Exercise ::
The copy has to match the data exactly and leave out every picture.

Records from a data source
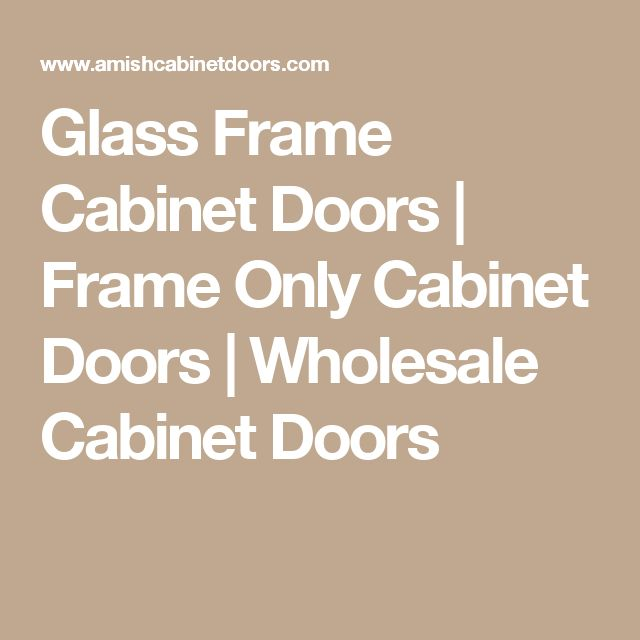 Glass Frame Cabinet Doors | Frame Only Cabinet Doors | Wholesale Cabinet Doors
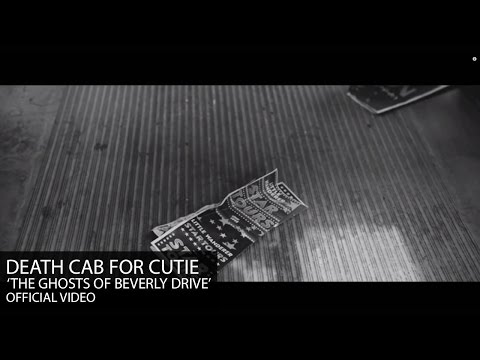 Death Cab for Cutie - The Ghosts of Beverly Drive [Official Video]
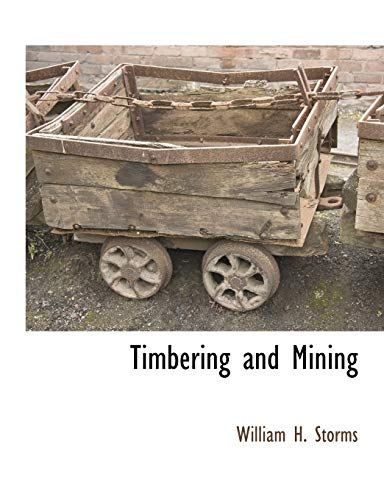 Timbering and Mining: William H. Storms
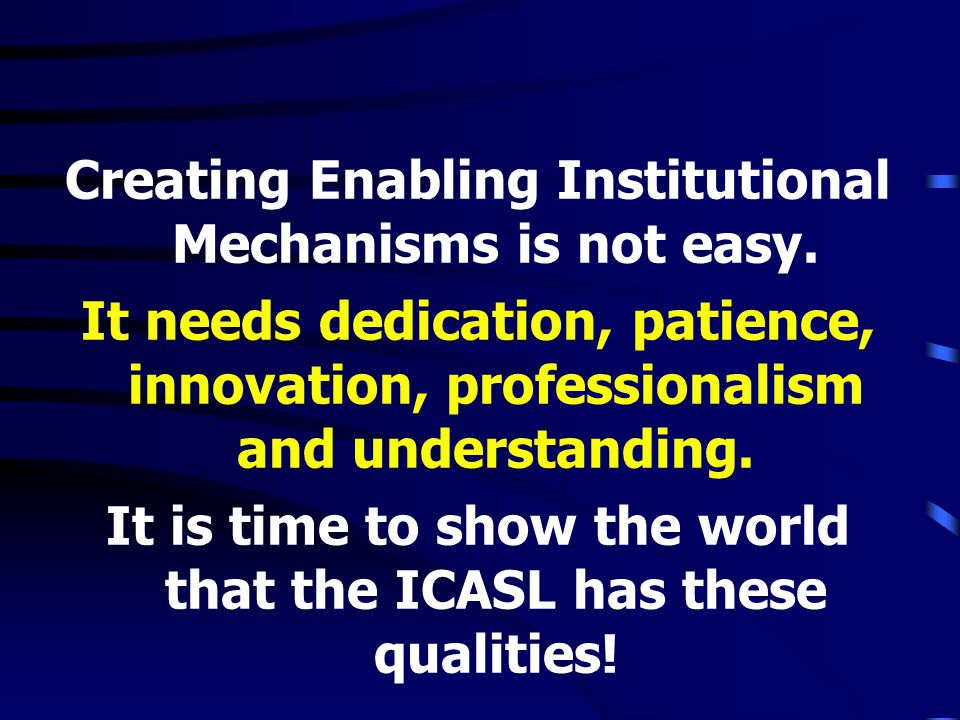 Creating Enabling Institutional Mechanisms is not easy.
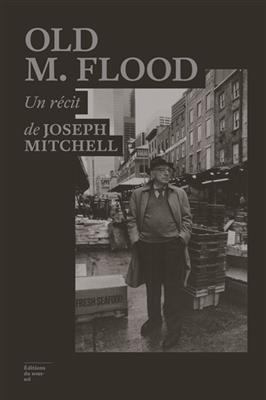 Old M. Flood - Joseph Mitchell; Lazare Bitoun; Thomas Kunkell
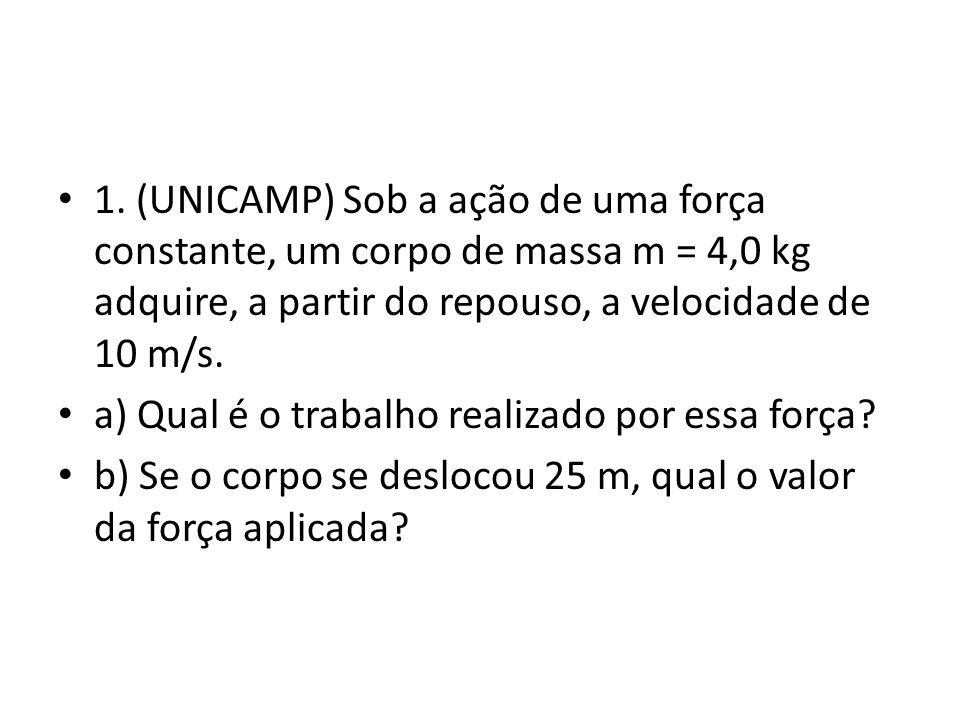 1. (UNICAMP) Sob a ação de uma força constante, um corpo de massa m = 4,0 kg adquire, a partir do repouso, a velocidade de 10 m/s.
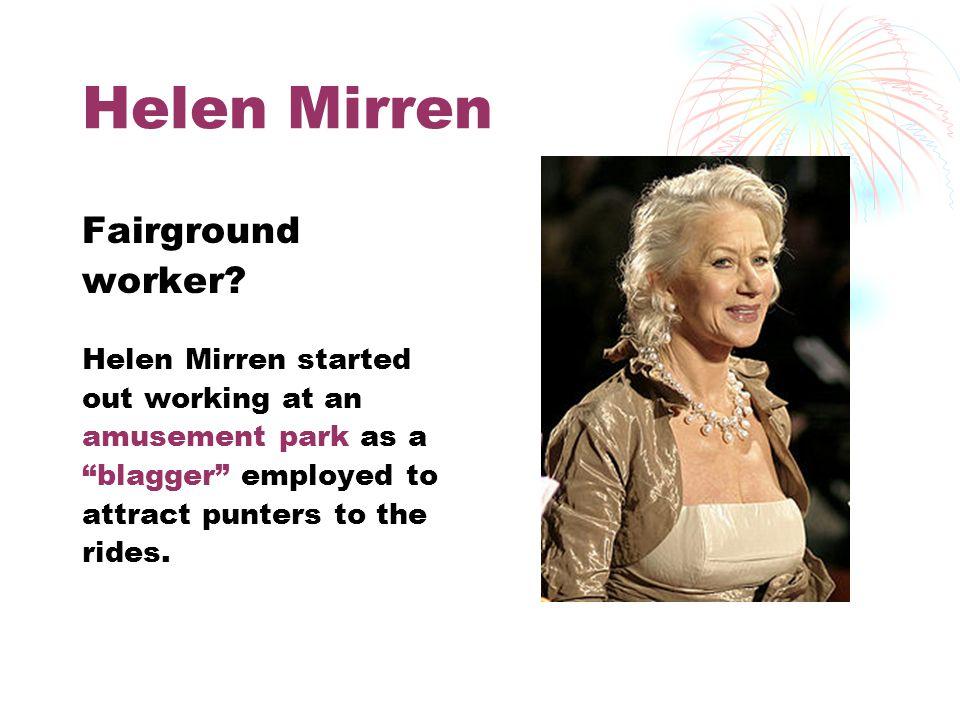Helen Mirren Fairground worker.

Output for this task ::
 Glass Frame Cabinet Doors | Frame Only Cabinet Doors | Wholesale Cabinet Doors
 Death Cab for Cutie - The Ghosts of Beverly Drive [Official Video]
 Timbering and Mining: William H. Storms
 Creating Enabling Institutional Mechanisms is not easy.
 Old M. Flood - Joseph Mitchell; Lazare Bitoun; Thomas Kunkell
 1. (UNICAMP) Sob a ação de uma força constante, um corpo de massa m = 4,0 kg adquire, a partir do repouso, a velocidade de 10 m/s.
Helen Mirren Fairground worker.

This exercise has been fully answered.